Chitirala, P. et al. eLife 9, e58065 (2020)

Cytotoxic T lymphocytes (CTLs) are a type of white blood cell that the adaptive immune system sets to work against invaders. That includes foreign foes, such as bacteria and viruses, as well as familiar ones—CTLs can also identify and kill cancerous cells, raising the possibility that these cells could prove useful in immunotherapies.

Cytotoxic T lymphocytes, depicted in orange here, are cell-killing immune agents. A new knock-in mouse gives them a fluorescent teal tinge to study how they operate in vivo. Credit: Roger Harris / Science Photo Library / Getty

As the name suggests, these killer T cells are cytotoxic—they kill problematic cells via the coordinated release of toxic molecules contained within cytotoxic granules: perforin, a protein that perforates the cell membrane of the target, and granzymes, proteases that use the resulting pores to enter the cell and initiate its programmed cell death, or apoptosis.

At least’s that’s how things work in vitro, where CTLs from both humans and mice have been well studied. In that context, the killer T cells are fast and efficient at serially eliminating their targets. Cell cultures, however, exist in isolation: in vivo, CTLs perform their duties alongside the rest of the immune system.

“These T cells never act alone,” says Jens Rettig, a researcher at Saarland University in Homburg, Germany. They do their job at initiating the killing of targeted cells, but at the same time CTLs release a number of signaling molecules to call other immune cells to the scene, such as the macrophages that clean up the mess left behind. They also function more slowly in vivo than they do in vitro, suggesting that there are rate limits that need be determined.

The tools and techniques available to study CTLs in vivo, however, have been limited. Some of the current methods, for example, involve removing CTLs from a mouse, exogenously labelling the whole cells with a fluorescent marker, and then re-injecting the manipulated cells back into the animal. In vivo approaches can also be complicated by overexpression of CTL genes of interest, limiting the biological relevance to the animal.

Rettig and his lab recently took a different, endogenous approach, using CRISPR-Cas9 to knock-in a monomeric teal fluorescent protein (mTFP) localized to the locus of granzyme B (GzMB).
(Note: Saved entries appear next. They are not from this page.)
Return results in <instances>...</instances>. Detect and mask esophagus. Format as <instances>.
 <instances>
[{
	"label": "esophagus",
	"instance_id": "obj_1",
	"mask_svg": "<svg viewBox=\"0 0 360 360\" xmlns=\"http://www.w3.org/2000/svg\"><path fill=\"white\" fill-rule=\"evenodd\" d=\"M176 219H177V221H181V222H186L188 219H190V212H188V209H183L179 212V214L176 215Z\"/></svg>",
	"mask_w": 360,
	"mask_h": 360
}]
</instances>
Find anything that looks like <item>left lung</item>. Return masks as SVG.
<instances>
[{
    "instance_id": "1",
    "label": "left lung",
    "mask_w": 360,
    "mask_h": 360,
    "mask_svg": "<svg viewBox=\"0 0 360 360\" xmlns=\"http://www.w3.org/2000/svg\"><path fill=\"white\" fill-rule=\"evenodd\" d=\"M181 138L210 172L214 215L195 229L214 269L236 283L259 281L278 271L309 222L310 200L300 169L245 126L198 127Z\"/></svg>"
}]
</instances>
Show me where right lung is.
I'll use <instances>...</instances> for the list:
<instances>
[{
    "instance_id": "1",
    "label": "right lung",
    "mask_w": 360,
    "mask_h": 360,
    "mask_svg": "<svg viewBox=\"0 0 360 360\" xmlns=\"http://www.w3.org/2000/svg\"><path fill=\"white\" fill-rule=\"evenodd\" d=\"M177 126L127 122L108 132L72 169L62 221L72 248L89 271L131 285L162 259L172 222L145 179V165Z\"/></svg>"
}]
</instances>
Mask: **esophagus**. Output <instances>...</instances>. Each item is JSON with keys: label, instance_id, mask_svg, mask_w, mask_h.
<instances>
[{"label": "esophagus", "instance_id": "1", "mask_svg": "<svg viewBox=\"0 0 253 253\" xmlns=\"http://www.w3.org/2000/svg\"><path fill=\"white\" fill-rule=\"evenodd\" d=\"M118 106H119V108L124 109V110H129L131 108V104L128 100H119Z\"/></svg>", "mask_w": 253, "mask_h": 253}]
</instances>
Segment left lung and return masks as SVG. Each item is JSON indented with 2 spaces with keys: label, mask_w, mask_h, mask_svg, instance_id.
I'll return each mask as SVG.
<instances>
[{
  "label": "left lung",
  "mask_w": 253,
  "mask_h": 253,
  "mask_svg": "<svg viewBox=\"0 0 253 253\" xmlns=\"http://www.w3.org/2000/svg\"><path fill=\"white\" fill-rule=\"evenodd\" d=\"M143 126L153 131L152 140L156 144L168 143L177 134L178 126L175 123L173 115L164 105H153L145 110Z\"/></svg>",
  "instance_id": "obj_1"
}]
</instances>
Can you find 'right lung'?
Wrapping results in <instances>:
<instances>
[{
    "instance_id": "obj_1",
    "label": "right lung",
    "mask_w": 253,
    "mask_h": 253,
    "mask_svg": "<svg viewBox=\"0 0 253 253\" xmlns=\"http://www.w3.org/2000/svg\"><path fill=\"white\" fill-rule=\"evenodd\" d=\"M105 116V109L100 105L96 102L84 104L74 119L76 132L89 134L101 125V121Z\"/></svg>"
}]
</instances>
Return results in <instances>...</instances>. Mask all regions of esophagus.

This is one of the protease components of the cytotoxic granules, which Rettig refers to as the ‘bullets' of CTLs. “In principle, we will be able to not only follow the killing process in real time, but we should also be able to follow the release of a single bullet," says Rettig.

The teal fluorescent protein they used is bright under a 2-photon microscope and suitable for longitudinal studies, but it’s a bit bulky—about 27 kDA, to GzmB’s 30. To keep the fluorescent tag from interfering with the protease's expression and/or function, the team linked it to the GzmB gene in such a way that the two molecules would be cleanly cleaved apart by the acidic environment of the cytotoxic granules. “So we have the fluorophore, and we have the free granzyme B,” says Rettig.

After confirming that GzmB was indeed free to function unimpeded while the fluorescent tag kept track of when and where it was expressed, and that expression levels of GzmB matched those of wild-type mice, the team put their granzyme B-mTFP knock-in mice to work. With in vitro preparations from the transgenic mice, they were able to follow the priming process and fusion kinetics as CTLs made contact with targets and fired their cytotoxic granule bullets. . Abnormalities in that fusion process are linked to a number of human diseases, says co-first author Hsin-Fang Chang, the dynamics of which had been difficult to observe before. Moving in vivo, they were able to follow single CTLs over the course of three weeks as they identified and eliminated allografted tissue implanted in the anterior chamber of the eye. “This is exactly what we want to follow,” says Rettig, “And we want to follow that over an extended period of time with non-damaging microscopy.”

Though the fluorescent cells could in theory be imaged anywhere else a microscope can penetrate in the body, the eye, as an optical system itself, has the imaging benefit of being transparent. “This is taking advantage of that natural, perfect optical system and just doing our imaging,” says Rettig. With a combination of stimulated emission depletion (STED) and 2-photon microscopy, they are planning to increase the penetration depth, with the goal to resolve not only cells but the smaller organelles and compartments within them.

Going forward, they hope the fluorescent granzyme B-mTFP knock-mice will have translational relevance as well. “This mouse really enables in vivo studies,” says Rettig. “You can cross it with any disease model, and then look at the effect and see exactly what step is going wrong.”